What you need to do:
a) Check each statement below against the passage on functions. Answer yes or no, and quote the words that decide it.
(i) The codomain is a superset of the range.
(ii) A function with three arguments is called a binary function.
(iii) The identity function is idempotent.
b) Use the passage on functions to answer these questions:
(i) Which Latin word does "function" come from?
(ii) What is a function from A to itself called?
(iii) What is a function called if it takes a finite number of input values to produce an output?
c) Continue the passage on functions from its last sentence.

Passage provided:
------------------------------------------------------------

A function (from Latin functus "perform") (= mapping = map = transformation = operation) from set A to set B is a relation between A and B that pairs each member of A with exactly one member of B; is a relation in which no two ordered pairs have the same first member. Formally:

\begin{equation*} \forall x \in A, \forall y, z \in B, (x, y) \in f \wedge (x, z) \in f \rightarrow y = z \end{equation*}

For example, both the equation f(x) = x * x + 1 and the set {(3, 6), (8, 2), (1, 2), (0, 0), (-5, 3)} are functions. Some other examples include the Y combinator. Non-mathematical examples include a strategy, for a game, assigning people to seats, the universal law of gravitation, and economic cost functions.


1   Form

A function consists of:

  1. A set called the domain
  2. A set called the range, whose members are assigned to some member of the domain.
  3. A set called the codomain, a superset of the range chosen for convenience

We typically think of the domain of a function as the set of inputs and the range as the set of outputs. If it often helpful to think of a function a sort of computer.

If f(x) = y, we say that y is the image of x under f, and x is a preimage of y under f. We also say that y is the value of f at x and f maps x to y.

If f and g are functions whose domains are disjoint, then union(f, g) is a function. This is the basis for defining function functions by cases.

1.1   Definitions

For the vast majority of functions used in mathematics, the rules used to define them are equations.

Function may also be defined by cases. For example, the absolute value function is defined as f(x) == x if x >= 0 else x * -1.

1.2   Signature

A function has different types of parameters.

Ordinal parameters are parameters whose arguments must be sent in the order established in the method's signature

Variadic ordinal parameters are those for which there can be any numbers.

Keyword arguments can be passed in by name.

2   Properties

A function from A to itself is called a function on A.

2.1   Arity

A function with k arguments is called a k-ary function, and k is called the arity of the function. If k is 1, f is called a unary function. If k is 2, f is a binary function. If k is 3, f is called a ternary function.

2.2   Idempotence

A function is called idempotent if it can be applied multiple times without changing the result beyond the initial application. That is, \(f(f(x)) = f(x)\). For example, the identity function and absolute value function are both idempotent.

2.3   Partial & Total

A partial function from X to Y is a function for some subset of X. A function may be called a total function if X' = X to distinguish it from a partial function, though "function" and "total function" are synonymous.

2.4   Finitary & Infinitary

A function is called finitary if it takes a finite number of input values to produce an output, otherwise it is called infinitary.

------------------------------------------------------------

Provided material:
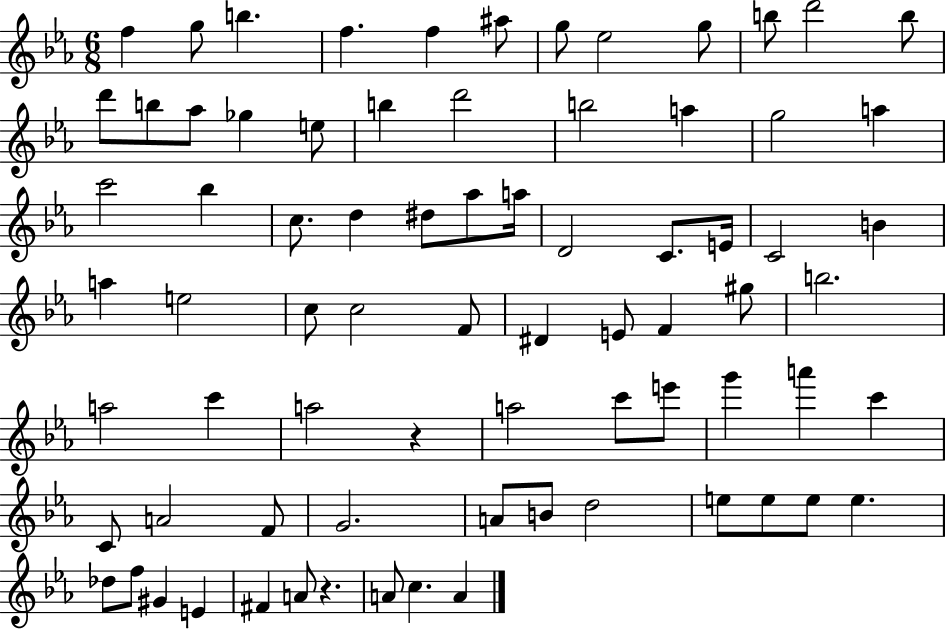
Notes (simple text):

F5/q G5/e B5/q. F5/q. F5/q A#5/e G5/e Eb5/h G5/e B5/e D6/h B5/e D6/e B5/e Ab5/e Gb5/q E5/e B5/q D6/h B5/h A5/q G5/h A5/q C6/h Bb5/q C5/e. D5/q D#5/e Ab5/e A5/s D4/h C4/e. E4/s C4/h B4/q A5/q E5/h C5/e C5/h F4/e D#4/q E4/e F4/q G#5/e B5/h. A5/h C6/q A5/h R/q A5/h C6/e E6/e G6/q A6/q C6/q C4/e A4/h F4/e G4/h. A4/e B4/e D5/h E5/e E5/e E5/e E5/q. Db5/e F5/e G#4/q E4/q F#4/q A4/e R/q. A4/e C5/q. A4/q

------------------------------------------------------------

Written responses:
a)
(i) Yes: "A set called the codomain, a superset of the range chosen for convenience"
(ii) No: "If k is 3, f is called a ternary function."
(iii) Yes: "the identity function and absolute value function are both idempotent."

b)
(i) functus, meaning "perform"
(ii) A function on A
(iii) Finitary

c)
For example, + is finitary, but sum is infinitary.

2.5   Injective


A function is called injective (or an injection) iff it is one-to-one; if every element of the codomain is mapped to by at most one element of the domain.

2.6   Surjective


A function is called surjective (= onto = a surjection) if its range is identical to its codomain; if every element of the codomain is mapped to by at least one element of the domain.

2.7   Bijective


A function is called bijective iff it is both injective and surjective; if every element of the codomain is mapped to by exactly one element of the domain.

A bijection from a set A to itself is called a permutation on A.

2.8   Tail recursive

A recursive function is tail recursive if the result of the recursive call is immediately the result of the whole function. For example, the following is not tail recursive because after the recursive call to fact (n - 1) completes, fact n isn't done; a multiplication by n still has to take place:

fact 0 = 1
fact n = n * fact (n - 1)

We can make a tail-recursive variant of the factorial function by adding an extra "accumulating parameter" which accumulates the result:

factTR r 0 = r
factTR r n - factTR (n * r) (n - 1)

To preserve the original interface but make fact tail recursive, we could rewrite fact in terms of factTR:

fact = factTR 1

Any tail recursive function can easily be implemented iteratively.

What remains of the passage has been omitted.